AUFGABENSTELLUNG: Nehmen Sie den Bericht über Jutta Engelhards Abschied vom Rautenstrauch-Joest-Museum wieder auf und setzen Sie ihn nach dem letzten Satz fort.

Jutta Engelhard zwischen den Masken von Barong (r.) und Rangda die auf Bali, die Kräfte von Gut und Böse symbolisieren.

Köln – "Ich höre jetzt sehr zufrieden auf", sagt Jutta Engelhard, die am 28. Mai als stellvertretende Direktorin des Rautenstrauch-Joest-Museums auf eigenen Wunsch in den vorgezogenen Ruhestand geht. "Ich bin fast 30 Jahre hier am Haus und konnte unglaublich viele Dinge verwirklichen." Es gab immer wieder auswärtige Angebote auf Direktorenposten, "aber hier einen Neubau und eine Neukonzeption als Projektleiterin verantwortlich zu betreuen war mir mehr wert. Auch weil dies nicht nur eine große Herausforderung, sondern vor allem eine Riesenchance war!"

Dass ihr Job als Neubaubeauftragte statt der erwarteten fünf dann 15 Jahre währen sollte, konnte sie nicht ahnen, "aber ich bin in der Zeit eine halbe Architektin geworden". Die den Raumbedarf des Hauses trotz arger Sparzwänge "mit Zähnen und Klauen verteidigt hat". Und letztlich überwiegt "der Stolz, überhaupt ein so tolles neues Museum maßgeblich mitgestaltet zu haben".

Beim anonymen europaweiten Architektenwettbewerb (1995), den das Braunschweiger Büro Schneider & Sendelbach gewann, war schon klar, dass man beim Kulturvergleichskonzept bleiben würde, das die damalige Direktorin Gisela Völger in großen Ausstellungen wie "Die Braut" oder "Drogen" und "Männerbünde" verwirklicht hatte.

Etwas ganz Neues machen

Für Engelhard stand gleich fest, "dass wir etwas ganz Neues machen wollten und keinen regionalen, sondern einen thematischen Parcours, der auch in die Präsentation frischen Wind bringen sollte". So fand man das Stuttgarter Atelier Brückner.

"Die Gestalter haben viele gute Ideen eingebracht, und für die war das ein Prestigeprojekt. Aber erstmal mussten die unsere und wir deren Sprache lernen."

Das Ergebnis verblüfft immer noch: "Ein durchgängiges Storyboard, passgenaue Raumbilder, interaktive Vitrinen, das elektronische Buch, der riesige elektronisch Tisch - das war alles neu." Und mag das 2010 eröffnete Haus auch von unzähligen Baumängeln und mehrfach von kurzen Schließungen heimgesucht worden sein, "der Parcours ist immer noch makellos, und alle Medien funktionieren".

DATEN:

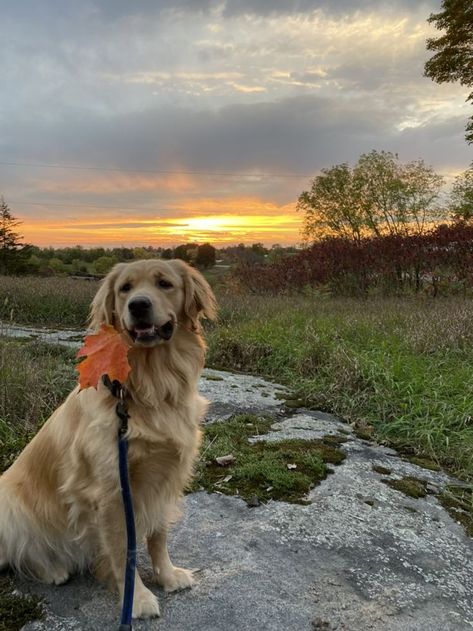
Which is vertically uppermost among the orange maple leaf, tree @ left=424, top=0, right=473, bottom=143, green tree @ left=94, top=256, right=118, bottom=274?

LÖSUNG:
Doch die promovierte Völkerkundlerin brachte neben Organisationsgeschick und Ideenreichtum auch markante Neuerwerbungen in die von ihr geleiteten Abteilung "Insulares Südostasien" ein. Der erste Coup glückte mit dem Ankauf des Gamelan-Orchesters, den die Kulturstiftung der Kreissparkasse zunächst abgelehnt hatte, weil man laut Richtlinie Kinder und Jugendliche besonders fördern müsse. Engelhard sagte zu, die jungen Besucher mit diesen Instrumenten zugleich in ein fremdes Weltbild einzuführen und besorgte eine Gamelan-Lehrerin, die zehn Jahre lang Schulklassen begeisterte.

Bittgang zur Kulturstiftung der Kreissparkasse

Die klingenden Kupferkessel schafften es auch prominent in den Neubau, doch dessen spektakulärstes Objekt ist der Reisspeicher aus Sulawesi. Der wurde schon 1984 im Zuge der ersten Neubauplanung mit Gottfried Böhm erworben und in einem Außenlager geparkt. "Doch war klar, dass er ein Blickfang an der Cäcilienstraße werden sollte. Die erste Prüfung aber ergab riesigen Restaurierungsbedarf, und das völlig verrottete Bambusdach musste entsorgt werden."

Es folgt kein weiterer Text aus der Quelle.